— Begin TEXT PASSAGE —

UNITED STATES
SECURITIES AND EXCHANGE COMMISSION
Washington, D.C. 20549
 


FORM 8-K
 


CURRENT REPORT

Pursuant to Section 13 or 15(d) of The Securities Exchange Act of 1934

Date of Report (Date of Earliest Event Reported):  January 13, 2012
 


EVERGREEN ENERGY INC.
(Exact name of Registrant as specified in its charter)
 


Delaware
            
001-14176
                      
84-1079971
(State or other jurisdiction of
incorporation or organization)
           
Commission File Number
                       
IRS Employer
Identification Number
          
1225 17th Street, Suite 1300
Denver, Colorado
                                            
80202
(Address of principal executive offices)
                                        
(Zip Code)

(303) 293-2992
(Registrant’s telephone number, including area code)
Not applicable
 (Former name or former address, if changed since last report)

Check the appropriate box below if the Form 8-K filing is intended to simultaneously satisfy the filing obligation of the registrant under any of the following provisions (see General Instruction A.2. below):

o   Written communications pursuant to Rule 425 under the Securities Act (17 CFR 230.425)

o   Soliciting material pursuant to Rule 14a-12 under the Exchange Act (17 CFR 240.14a-12)

o   Pre-commencement communications pursuant to Rule 14d-2(b) under the Exchange Act (17 CFR 240.14d-2(b))

o   Pre-commencement communications pursuant to Rule 13e-4(c) under the Exchange Act (17 CFR 240.13e-4(c))
 



 
 

 
 
Item 8.01  Other Events.
 
Evergreen Energy Inc. (the “Company”) was notified by its China joint venture, Evergreen-China Energy Technology Co., Ltd., that the joint venture executed a Coal Upgrading Factory Project Cooperation Agreement on December 22, 2011 with a Chinese coal mining company.   The Cooperation Agreement provides for the testing of lignite from a site in Inner Mongolia and for the Chinese coal mining company to provide land, obtain permits for a K-Fuel facility with annual capacity of one million tons per year, and for providing feedstock and certain railroad transportation capacity.
 
The Cooperation Agreement requires that the Company and its joint venture partners raise, directly or through third parties, the estimated $40 million to $50 million required for the design and construction of the K-Fuel facility. In addition, the Cooperation Agreement provides that the lignite must meet certain upgrading and storage requirements, with testing to be performed in China.  The Company does not have the capital to invest in the facility and it is also the Company’s understanding from discussions with the other parties to the joint venture that they do not have the capital to invest in the facility.  One of the joint venture partners has indicated that a reputable party in China has been in discussions about investing some of the capital and serving as co-developer of the K-Fuel facility.  The identity of that party has not been disclosed and the joint venture partner has confirmed that no agreement has been reached at this time.

— End TEXT PASSAGE —

§ SET PROBLEM 1: Can you copy the stretch of the Evergreen Energy filing from "Commission File Number" through "principal executive offices)"?
§ SET PROBLEM 2: In the Evergreen Energy filing, why must the Company and its joint venture partners raise an estimated $40 million to $50 million?
Answer using only the Evergreen Energy filing.

— Begin ENTRIES —

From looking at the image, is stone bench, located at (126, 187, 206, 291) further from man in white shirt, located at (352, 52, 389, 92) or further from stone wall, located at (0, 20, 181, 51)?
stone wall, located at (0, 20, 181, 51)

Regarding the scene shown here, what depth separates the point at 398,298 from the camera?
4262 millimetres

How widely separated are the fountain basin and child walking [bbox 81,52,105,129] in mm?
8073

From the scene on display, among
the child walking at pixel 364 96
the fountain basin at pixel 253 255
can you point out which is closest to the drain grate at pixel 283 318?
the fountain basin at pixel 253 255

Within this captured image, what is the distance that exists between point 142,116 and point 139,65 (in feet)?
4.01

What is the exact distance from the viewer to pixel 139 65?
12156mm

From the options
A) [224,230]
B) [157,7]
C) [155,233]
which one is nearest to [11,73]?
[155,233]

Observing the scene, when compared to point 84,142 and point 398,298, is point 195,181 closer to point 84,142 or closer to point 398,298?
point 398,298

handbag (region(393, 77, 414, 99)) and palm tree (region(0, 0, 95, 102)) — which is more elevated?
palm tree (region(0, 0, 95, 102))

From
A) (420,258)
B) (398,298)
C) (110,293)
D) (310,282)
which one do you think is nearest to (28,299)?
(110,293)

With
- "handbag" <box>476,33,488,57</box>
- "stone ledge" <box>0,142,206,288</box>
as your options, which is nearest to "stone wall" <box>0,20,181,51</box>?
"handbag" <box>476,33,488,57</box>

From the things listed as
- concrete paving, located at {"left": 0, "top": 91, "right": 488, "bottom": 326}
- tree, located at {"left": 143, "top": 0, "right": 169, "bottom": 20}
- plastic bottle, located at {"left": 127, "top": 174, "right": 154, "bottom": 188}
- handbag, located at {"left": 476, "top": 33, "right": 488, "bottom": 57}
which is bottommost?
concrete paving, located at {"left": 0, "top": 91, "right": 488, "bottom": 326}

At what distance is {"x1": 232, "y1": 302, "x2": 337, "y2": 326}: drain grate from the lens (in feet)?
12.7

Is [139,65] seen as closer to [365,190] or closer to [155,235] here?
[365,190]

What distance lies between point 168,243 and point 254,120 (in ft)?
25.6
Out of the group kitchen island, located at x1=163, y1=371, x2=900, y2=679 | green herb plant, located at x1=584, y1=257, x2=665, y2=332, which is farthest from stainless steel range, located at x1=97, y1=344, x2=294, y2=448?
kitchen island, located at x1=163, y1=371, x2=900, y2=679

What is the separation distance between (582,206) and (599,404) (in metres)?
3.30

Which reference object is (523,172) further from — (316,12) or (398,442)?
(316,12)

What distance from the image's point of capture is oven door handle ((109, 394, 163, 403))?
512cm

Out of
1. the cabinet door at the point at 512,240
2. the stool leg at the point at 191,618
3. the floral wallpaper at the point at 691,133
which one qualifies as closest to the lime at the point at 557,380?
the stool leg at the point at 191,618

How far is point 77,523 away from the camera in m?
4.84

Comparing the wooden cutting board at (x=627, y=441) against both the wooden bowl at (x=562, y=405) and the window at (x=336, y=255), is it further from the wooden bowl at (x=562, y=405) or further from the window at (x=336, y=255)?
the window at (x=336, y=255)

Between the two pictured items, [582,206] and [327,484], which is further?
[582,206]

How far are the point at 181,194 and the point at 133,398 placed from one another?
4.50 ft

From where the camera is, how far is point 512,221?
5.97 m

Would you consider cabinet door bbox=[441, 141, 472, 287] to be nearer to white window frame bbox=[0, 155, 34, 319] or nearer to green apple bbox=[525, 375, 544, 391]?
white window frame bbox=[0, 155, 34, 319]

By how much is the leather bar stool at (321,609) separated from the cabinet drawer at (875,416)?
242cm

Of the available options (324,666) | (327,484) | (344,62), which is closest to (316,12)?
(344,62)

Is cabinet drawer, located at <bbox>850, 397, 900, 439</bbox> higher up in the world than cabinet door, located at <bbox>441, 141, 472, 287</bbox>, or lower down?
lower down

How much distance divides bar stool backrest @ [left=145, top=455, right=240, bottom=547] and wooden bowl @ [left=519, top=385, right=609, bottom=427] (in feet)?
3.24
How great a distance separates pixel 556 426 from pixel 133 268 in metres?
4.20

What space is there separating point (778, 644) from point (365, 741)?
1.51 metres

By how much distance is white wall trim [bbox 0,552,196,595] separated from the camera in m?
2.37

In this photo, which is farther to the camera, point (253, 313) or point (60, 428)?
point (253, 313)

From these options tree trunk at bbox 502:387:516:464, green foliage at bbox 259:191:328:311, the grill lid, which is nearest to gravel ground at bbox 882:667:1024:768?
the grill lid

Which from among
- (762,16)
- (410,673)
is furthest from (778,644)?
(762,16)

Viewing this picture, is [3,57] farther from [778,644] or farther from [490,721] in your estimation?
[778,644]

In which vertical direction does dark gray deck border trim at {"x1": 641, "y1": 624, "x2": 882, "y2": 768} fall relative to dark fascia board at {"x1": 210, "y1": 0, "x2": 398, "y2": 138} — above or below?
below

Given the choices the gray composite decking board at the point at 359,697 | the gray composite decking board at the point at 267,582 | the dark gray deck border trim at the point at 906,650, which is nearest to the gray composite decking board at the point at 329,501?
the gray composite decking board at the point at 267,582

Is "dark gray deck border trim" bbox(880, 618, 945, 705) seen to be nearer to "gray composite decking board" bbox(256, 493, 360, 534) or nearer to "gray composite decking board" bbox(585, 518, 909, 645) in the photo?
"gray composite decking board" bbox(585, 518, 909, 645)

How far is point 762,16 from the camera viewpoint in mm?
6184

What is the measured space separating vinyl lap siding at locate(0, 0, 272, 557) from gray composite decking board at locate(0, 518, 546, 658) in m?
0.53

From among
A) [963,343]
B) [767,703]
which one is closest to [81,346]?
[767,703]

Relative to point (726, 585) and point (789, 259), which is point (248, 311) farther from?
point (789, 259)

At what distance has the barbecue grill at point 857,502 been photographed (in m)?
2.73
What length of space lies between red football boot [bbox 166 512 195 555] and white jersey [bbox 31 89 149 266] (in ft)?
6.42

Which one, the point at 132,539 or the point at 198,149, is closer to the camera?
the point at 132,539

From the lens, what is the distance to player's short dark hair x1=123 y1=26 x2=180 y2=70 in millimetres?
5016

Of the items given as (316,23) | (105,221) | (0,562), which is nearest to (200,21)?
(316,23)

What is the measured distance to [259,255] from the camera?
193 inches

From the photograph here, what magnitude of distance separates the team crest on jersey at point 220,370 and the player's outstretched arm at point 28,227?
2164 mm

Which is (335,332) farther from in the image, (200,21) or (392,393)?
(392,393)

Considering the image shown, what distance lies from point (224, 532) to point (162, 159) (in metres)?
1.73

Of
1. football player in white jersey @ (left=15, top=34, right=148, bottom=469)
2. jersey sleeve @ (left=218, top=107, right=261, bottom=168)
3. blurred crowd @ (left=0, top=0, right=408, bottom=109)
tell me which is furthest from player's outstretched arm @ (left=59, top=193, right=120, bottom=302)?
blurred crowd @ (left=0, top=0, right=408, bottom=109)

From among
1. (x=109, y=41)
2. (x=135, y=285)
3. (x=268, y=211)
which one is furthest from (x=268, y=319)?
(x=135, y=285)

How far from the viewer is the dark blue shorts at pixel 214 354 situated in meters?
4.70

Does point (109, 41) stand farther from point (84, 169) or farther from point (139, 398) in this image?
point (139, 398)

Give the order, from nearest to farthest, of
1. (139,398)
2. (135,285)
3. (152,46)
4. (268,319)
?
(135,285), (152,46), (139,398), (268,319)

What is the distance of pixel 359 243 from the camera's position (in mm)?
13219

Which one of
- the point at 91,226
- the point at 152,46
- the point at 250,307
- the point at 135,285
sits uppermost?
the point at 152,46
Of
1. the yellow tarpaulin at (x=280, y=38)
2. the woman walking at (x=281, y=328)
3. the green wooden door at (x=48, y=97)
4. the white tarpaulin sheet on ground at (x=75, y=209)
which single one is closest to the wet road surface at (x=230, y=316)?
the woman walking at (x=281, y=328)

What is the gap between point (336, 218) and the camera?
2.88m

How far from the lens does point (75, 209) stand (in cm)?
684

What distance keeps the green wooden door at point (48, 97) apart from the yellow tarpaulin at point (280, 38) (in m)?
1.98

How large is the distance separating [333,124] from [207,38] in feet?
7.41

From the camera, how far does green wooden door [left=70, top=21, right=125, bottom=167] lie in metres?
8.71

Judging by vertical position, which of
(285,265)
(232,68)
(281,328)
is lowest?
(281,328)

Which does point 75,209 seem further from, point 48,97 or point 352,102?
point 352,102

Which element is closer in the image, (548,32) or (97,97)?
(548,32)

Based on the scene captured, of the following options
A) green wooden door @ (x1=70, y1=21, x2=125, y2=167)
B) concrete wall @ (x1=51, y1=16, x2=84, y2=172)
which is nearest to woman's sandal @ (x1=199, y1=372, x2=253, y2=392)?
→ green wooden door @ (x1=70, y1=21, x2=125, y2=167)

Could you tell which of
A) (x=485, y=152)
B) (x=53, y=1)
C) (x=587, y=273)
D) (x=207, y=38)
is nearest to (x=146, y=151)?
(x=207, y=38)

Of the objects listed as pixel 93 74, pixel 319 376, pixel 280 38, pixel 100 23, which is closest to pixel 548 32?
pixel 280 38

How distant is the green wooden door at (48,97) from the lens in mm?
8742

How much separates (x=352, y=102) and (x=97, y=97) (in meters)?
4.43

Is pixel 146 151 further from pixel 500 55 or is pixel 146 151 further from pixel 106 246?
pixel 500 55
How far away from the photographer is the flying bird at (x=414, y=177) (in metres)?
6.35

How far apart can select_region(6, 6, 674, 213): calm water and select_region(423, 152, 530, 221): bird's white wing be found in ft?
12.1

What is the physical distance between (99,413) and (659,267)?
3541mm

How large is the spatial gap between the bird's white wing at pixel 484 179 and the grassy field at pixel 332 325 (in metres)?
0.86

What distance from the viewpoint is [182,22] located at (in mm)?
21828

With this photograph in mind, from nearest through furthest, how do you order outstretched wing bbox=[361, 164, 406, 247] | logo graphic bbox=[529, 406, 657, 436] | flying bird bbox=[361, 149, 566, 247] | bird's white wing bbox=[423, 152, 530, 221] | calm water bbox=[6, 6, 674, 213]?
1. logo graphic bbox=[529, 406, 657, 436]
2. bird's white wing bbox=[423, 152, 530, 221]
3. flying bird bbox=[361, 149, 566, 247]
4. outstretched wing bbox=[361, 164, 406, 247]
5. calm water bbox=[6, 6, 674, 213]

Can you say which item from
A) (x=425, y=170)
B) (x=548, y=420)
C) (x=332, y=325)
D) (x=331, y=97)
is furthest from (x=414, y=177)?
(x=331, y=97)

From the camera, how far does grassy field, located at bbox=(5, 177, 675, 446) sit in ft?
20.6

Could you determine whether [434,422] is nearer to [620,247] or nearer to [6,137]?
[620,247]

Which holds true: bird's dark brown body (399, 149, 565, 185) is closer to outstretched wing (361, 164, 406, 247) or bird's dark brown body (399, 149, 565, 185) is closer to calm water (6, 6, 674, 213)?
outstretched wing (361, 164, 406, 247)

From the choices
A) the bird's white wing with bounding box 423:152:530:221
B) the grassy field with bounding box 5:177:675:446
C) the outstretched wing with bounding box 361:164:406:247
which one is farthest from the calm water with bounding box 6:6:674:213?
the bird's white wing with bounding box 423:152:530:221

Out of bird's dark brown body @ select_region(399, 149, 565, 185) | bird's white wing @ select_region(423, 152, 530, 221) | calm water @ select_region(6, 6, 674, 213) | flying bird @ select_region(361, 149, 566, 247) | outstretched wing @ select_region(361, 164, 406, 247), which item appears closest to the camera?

— End ENTRIES —

§ EXERCISE ANSWER 1:
Commission File Number
                       
IRS Employer
Identification Number
          
1225 17th Street, Suite 1300
Denver, Colorado
                                            
80202
(Address of principal executive offices)

§ EXERCISE ANSWER 2: The Cooperation Agreement requires them to raise that amount, directly or through third parties. The money is needed for the design and construction of the K-Fuel facility.